═══ TEXTAUSSCHNITT ═══

# Neuer Mann im Team



## moboKiller (28. April 2013)

Leutz,
ich melde mich zum dienst im HWBot Team ich werde antreten mit AMD A6-3670K und HD7850 ich werde zwar keine großen Punkte scheffeln-aber jeder punkt zählt, nich wahr?.
bald kommt vllt. noch n kleines 775er Sys rein aber bis jetzt gehöre ich zur seltenen Gattung der AMD OCler^^ werd eich da mit intel probs haben oder wird das flutschen...
Sind 604 punkte im heaven mit 1080p viel mit der HW? y/n

ich stelle mich kurz vor ich bin der Paul 13 Jahre alt und wohne im beschaulichen crostau (beim Sneffi um die ecke^^)


----------



## BautznerSnef (28. April 2013)

*AW: neuer mann im team*

So jung? 
Immer her mit Frischfleisch!


----------



## Leandros (28. April 2013)

*AW: neuer mann im team*

Früh übt sich!


----------



## moboKiller (28. April 2013)

*AW: neuer mann im team*



Leandros schrieb:


> Früh übt sich!


eben dies 
und auch an Senfi danke für dein feedback


----------



## Ü50 (28. April 2013)

*AW: neuer mann im team*

Na dann mal hezlich willkommen in unserem Team
Vom Ältesten in unserem Team


----------



## Lubke (13. Mai 2013)

auch wenn der trööt schon n paar tage älter is: 
find ich klasse, dass du mitmischen willst.  nachwuchs ist beim xtreme-oc immer gern gesehn


----------



## moboKiller (14. Mai 2013)

Danke Lubke,

Das extrem OC wird sicher geil aber meine Eltern  sagen ich darf erst wenn ich älter bin oder jemand erfahreneres dabei ist an LN2 ran^^


----------



## Moose83 (14. Mai 2013)

Früh übt sichEllis, sag ihnen du willst Softeis machen, und bringst nen Dewar nach Hause


----------



## moboKiller (14. Mai 2013)

das Glauben die nie und um Schäden bei mir ausm Weg zu gehen wird Beim Sneffi gebencht bald kommt das Ergebnis mit der FX was meint ihr kann ich nen Sempron 2800+ einfach beim FSB hochjumpern und wie weit Komme ich mit der Kühlung der FX(Signatur Verrückte Ideen) wenn ich nen guten Chip erwischt hab?


----------



## Moose83 (14. Mai 2013)

Außer 0,1 Punkte pro Ergebnis wirste da nix bekommen


----------



## moboKiller (14. Mai 2013)

Wieso CPU oder GPU-seitig ?


----------



## Moose83 (14. Mai 2013)

CPUAber um erste Erfahrungen zu sammeln, reicht es AGP Karten muss man mit einem Intel Core 2 System oder einem Phenom 2 System
Kannst ja den Prozessor nur 2D benchen, dann gibts auch mehr Punkte


----------



## Ü50 (14. Mai 2013)

═══ VORLIEGENDE ANGABEN ═══

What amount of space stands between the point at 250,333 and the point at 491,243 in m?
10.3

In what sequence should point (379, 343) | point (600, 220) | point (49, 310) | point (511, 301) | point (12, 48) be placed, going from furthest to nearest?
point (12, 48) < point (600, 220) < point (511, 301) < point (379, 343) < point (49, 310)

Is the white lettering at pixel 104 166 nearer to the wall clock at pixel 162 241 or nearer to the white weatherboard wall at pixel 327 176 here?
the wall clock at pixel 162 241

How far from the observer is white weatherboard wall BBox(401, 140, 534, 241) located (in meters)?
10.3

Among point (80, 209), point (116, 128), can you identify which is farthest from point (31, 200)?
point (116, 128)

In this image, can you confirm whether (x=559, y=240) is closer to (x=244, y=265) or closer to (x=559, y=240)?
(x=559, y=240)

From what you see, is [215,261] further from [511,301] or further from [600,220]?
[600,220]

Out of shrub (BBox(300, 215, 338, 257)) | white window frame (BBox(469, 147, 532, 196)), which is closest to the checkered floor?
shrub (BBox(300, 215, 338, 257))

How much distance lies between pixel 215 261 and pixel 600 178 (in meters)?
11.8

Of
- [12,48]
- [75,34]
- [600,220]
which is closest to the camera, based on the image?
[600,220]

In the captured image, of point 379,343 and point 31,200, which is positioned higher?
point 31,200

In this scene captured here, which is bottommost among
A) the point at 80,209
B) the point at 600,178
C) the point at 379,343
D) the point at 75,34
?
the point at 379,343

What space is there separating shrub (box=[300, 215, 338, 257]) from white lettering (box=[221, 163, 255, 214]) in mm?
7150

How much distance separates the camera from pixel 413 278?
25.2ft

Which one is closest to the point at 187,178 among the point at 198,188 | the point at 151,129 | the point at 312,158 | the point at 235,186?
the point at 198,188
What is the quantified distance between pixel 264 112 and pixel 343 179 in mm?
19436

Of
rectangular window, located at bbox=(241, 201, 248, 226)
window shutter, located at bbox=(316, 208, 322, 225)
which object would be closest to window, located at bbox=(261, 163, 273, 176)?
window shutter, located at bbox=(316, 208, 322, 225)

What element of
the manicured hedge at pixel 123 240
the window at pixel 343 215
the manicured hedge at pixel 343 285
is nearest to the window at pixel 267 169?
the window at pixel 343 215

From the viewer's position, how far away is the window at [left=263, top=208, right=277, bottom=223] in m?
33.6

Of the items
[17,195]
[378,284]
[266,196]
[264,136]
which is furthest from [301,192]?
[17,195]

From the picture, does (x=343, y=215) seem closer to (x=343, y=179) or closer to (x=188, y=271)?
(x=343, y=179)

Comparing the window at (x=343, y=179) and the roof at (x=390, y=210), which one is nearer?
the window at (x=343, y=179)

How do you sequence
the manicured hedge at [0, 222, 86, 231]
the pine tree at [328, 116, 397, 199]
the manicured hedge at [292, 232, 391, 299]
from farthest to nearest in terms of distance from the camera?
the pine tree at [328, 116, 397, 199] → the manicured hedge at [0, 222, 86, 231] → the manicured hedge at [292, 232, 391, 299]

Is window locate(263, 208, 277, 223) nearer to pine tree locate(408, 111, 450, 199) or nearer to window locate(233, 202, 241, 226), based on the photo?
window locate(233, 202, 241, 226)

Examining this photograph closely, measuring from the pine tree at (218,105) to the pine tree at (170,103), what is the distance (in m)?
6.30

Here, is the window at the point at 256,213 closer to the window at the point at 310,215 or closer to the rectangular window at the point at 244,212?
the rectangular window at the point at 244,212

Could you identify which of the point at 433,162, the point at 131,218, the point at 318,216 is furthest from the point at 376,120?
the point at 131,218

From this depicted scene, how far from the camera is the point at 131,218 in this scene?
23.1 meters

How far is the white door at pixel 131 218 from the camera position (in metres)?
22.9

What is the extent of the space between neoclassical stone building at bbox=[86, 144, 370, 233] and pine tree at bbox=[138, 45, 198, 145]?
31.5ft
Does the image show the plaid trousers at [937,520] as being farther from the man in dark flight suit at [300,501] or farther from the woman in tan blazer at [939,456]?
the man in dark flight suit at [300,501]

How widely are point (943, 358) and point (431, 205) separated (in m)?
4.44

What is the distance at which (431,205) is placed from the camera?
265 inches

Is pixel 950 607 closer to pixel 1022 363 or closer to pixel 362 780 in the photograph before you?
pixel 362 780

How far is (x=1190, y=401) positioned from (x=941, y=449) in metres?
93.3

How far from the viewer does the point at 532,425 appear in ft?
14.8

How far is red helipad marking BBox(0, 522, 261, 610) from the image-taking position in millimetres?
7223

═══

— DEINE AUFGABE A —
Schreib aus dem Textausschnitt oben die Stelle ab, die mit „CPUAber um erste“ anfängt und bis einschließlich „Ü50 (14. Mai 2013)“ geht.
— DEINE AUFGABE B —
Fass den Absatz aus dem Textausschnitt, der mit „Leutz,“ beginnt, als kurze Stichpunktliste zusammen.

— DEINE ANTWORT A —
CPUAber um erste Erfahrungen zu sammeln, reicht es AGP Karten muss man mit einem Intel Core 2 System oder einem Phenom 2 System
Kannst ja den Prozessor nur 2D benchen, dann gibts auch mehr Punkte


----------



## Ü50 (14. Mai 2013)

— DEINE ANTWORT B —
- Ich trete dem HWBot-Team bei und nehme mit einem AMD A6-3670K und einer HD7850 teil.
- Viele Punkte werde ich nicht holen, aber jeder Punkt zählt.
- Vielleicht kommt bald noch ein kleines 775er-System dazu.
- Bisher gehöre ich zu den seltenen AMD-Übertaktern und frage mich, ob es mit Intel Probleme gibt oder alles glattläuft.
- Ich frage, ob 604 Punkte in Heaven bei 1080p mit dieser Hardware viel sind.